■ What is being asked ■
Take down each entry exactly as written.

━━━━━ Provided entries ━━━━━

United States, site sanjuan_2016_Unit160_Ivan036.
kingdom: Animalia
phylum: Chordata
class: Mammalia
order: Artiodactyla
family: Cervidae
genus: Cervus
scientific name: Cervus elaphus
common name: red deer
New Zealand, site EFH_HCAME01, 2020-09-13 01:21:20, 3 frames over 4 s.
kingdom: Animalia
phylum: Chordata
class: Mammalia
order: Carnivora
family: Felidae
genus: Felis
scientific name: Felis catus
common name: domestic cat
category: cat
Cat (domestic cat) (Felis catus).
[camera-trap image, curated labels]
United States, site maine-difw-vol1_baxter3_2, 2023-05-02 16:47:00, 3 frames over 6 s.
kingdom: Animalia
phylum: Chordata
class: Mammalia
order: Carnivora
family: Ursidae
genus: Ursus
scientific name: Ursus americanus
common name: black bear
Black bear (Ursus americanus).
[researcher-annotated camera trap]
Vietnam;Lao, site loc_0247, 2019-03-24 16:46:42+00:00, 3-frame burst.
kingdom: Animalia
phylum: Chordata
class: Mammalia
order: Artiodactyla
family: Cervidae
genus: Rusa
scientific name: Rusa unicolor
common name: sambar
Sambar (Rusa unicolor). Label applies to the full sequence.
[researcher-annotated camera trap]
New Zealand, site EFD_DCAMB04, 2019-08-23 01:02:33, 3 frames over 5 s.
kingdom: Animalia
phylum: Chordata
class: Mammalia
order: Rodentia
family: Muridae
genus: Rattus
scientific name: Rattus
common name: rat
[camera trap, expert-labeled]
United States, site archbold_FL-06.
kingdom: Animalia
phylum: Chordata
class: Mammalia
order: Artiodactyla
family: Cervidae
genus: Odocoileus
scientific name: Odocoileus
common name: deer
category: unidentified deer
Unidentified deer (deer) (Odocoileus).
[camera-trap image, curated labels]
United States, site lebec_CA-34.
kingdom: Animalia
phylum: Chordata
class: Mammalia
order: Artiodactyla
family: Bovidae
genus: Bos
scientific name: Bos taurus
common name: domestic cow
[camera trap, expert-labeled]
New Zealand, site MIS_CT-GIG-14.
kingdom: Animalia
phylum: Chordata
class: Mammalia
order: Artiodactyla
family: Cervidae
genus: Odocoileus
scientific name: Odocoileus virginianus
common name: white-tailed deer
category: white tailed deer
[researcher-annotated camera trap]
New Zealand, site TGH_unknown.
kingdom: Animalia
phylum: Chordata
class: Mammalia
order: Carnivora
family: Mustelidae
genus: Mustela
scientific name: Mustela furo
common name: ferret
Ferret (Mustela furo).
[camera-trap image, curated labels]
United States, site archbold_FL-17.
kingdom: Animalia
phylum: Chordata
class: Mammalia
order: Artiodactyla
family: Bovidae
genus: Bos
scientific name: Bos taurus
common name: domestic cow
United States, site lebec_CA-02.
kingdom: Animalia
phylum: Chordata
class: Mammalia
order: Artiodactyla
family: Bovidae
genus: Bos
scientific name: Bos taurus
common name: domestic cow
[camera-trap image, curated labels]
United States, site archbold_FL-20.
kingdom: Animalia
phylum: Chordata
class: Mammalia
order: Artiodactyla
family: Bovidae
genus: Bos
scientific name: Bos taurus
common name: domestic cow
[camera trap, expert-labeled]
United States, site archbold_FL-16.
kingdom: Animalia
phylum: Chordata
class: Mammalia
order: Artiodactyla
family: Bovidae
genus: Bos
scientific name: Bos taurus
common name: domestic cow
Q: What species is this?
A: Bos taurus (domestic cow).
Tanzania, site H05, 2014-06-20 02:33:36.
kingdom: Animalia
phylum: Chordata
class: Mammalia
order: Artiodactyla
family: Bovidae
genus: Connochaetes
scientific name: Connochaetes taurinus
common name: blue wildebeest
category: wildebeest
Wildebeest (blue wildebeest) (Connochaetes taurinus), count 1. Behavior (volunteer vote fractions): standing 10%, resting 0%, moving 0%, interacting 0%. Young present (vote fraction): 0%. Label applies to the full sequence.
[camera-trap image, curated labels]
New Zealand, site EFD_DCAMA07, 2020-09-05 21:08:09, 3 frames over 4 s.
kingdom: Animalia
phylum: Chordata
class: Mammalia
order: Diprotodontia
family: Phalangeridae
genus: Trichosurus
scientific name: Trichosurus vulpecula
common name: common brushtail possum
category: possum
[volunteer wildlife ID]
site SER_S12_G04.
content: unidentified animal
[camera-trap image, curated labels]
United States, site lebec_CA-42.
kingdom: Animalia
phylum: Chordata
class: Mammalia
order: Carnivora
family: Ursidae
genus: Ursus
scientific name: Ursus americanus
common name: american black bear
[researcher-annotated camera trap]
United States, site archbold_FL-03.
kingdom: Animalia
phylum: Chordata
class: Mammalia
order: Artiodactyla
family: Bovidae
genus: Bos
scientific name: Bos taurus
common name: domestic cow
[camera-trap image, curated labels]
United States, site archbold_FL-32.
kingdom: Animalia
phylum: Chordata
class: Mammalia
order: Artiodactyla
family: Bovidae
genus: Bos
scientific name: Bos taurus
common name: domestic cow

━━━━━

■ Answer space ■
United States, site sanjuan_2016_Unit160_Ivan036.
kingdom: Animalia
phylum: Chordata
class: Mammalia
order: Artiodactyla
family: Cervidae
genus: Cervus
scientific name: Cervus elaphus
common name: red deer
New Zealand, site EFH_HCAME01, 2020-09-13 01:21:20, 3 frames over 4 s.
kingdom: Animalia
phylum: Chordata
class: Mammalia
order: Carnivora
family: Felidae
genus: Felis
scientific name: Felis catus
common name: domestic cat
category: cat
Cat (domestic cat) (Felis catus).
[camera-trap image, curated labels]
United States, site maine-difw-vol1_baxter3_2, 2023-05-02 16:47:00, 3 frames over 6 s.
kingdom: Animalia
phylum: Chordata
class: Mammalia
order: Carnivora
family: Ursidae
genus: Ursus
scientific name: Ursus americanus
common name: black bear
Black bear (Ursus americanus).
[researcher-annotated camera trap]
Vietnam;Lao, site loc_0247, 2019-03-24 16:46:42+00:00, 3-frame burst.
kingdom: Animalia
phylum: Chordata
class: Mammalia
order: Artiodactyla
family: Cervidae
genus: Rusa
scientific name: Rusa unicolor
common name: sambar
Sambar (Rusa unicolor). Label applies to the full sequence.
[researcher-annotated camera trap]
New Zealand, site EFD_DCAMB04, 2019-08-23 01:02:33, 3 frames over 5 s.
kingdom: Animalia
phylum: Chordata
class: Mammalia
order: Rodentia
family: Muridae
genus: Rattus
scientific name: Rattus
common name: rat
[camera trap, expert-labeled]
United States, site archbold_FL-06.
kingdom: Animalia
phylum: Chordata
class: Mammalia
order: Artiodactyla
family: Cervidae
genus: Odocoileus
scientific name: Odocoileus
common name: deer
category: unidentified deer
Unidentified deer (deer) (Odocoileus).
[camera-trap image, curated labels]
United States, site lebec_CA-34.
kingdom: Animalia
phylum: Chordata
class: Mammalia
order: Artiodactyla
family: Bovidae
genus: Bos
scientific name: Bos taurus
common name: domestic cow
[camera trap, expert-labeled]
New Zealand, site MIS_CT-GIG-14.
kingdom: Animalia
phylum: Chordata
class: Mammalia
order: Artiodactyla
family: Cervidae
genus: Odocoileus
scientific name: Odocoileus virginianus
common name: white-tailed deer
category: white tailed deer
[researcher-annotated camera trap]
New Zealand, site TGH_unknown.
kingdom: Animalia
phylum: Chordata
class: Mammalia
order: Carnivora
family: Mustelidae
genus: Mustela
scientific name: Mustela furo
common name: ferret
Ferret (Mustela furo).
[camera-trap image, curated labels]
United States, site archbold_FL-17.
kingdom: Animalia
phylum: Chordata
class: Mammalia
order: Artiodactyla
family: Bovidae
genus: Bos
scientific name: Bos taurus
common name: domestic cow
United States, site lebec_CA-02.
kingdom: Animalia
phylum: Chordata
class: Mammalia
order: Artiodactyla
family: Bovidae
genus: Bos
scientific name: Bos taurus
common name: domestic cow
[camera-trap image, curated labels]
United States, site archbold_FL-20.
kingdom: Animalia
phylum: Chordata
class: Mammalia
order: Artiodactyla
family: Bovidae
genus: Bos
scientific name: Bos taurus
common name: domestic cow
[camera trap, expert-labeled]
United States, site archbold_FL-16.
kingdom: Animalia
phylum: Chordata
class: Mammalia
order: Artiodactyla
family: Bovidae
genus: Bos
scientific name: Bos taurus
common name: domestic cow
Q: What species is this?
A: Bos taurus (domestic cow).
Tanzania, site H05, 2014-06-20 02:33:36.
kingdom: Animalia
phylum: Chordata
class: Mammalia
order: Artiodactyla
family: Bovidae
genus: Connochaetes
scientific name: Connochaetes taurinus
common name: blue wildebeest
category: wildebeest
Wildebeest (blue wildebeest) (Connochaetes taurinus), count 1. Behavior (volunteer vote fractions): standing 10%, resting 0%, moving 0%, interacting 0%. Young present (vote fraction): 0%. Label applies to the full sequence.
[camera-trap image, curated labels]
New Zealand, site EFD_DCAMA07, 2020-09-05 21:08:09, 3 frames over 4 s.
kingdom: Animalia
phylum: Chordata
class: Mammalia
order: Diprotodontia
family: Phalangeridae
genus: Trichosurus
scientific name: Trichosurus vulpecula
common name: common brushtail possum
category: possum
[volunteer wildlife ID]
site SER_S12_G04.
content: unidentified animal
[camera-trap image, curated labels]
United States, site lebec_CA-42.
kingdom: Animalia
phylum: Chordata
class: Mammalia
order: Carnivora
family: Ursidae
genus: Ursus
scientific name: Ursus americanus
common name: american black bear
[researcher-annotated camera trap]
United States, site archbold_FL-03.
kingdom: Animalia
phylum: Chordata
class: Mammalia
order: Artiodactyla
family: Bovidae
genus: Bos
scientific name: Bos taurus
common name: domestic cow
[camera-trap image, curated labels]
United States, site archbold_FL-32.
kingdom: Animalia
phylum: Chordata
class: Mammalia
order: Artiodactyla
family: Bovidae
genus: Bos
scientific name: Bos taurus
common name: domestic cow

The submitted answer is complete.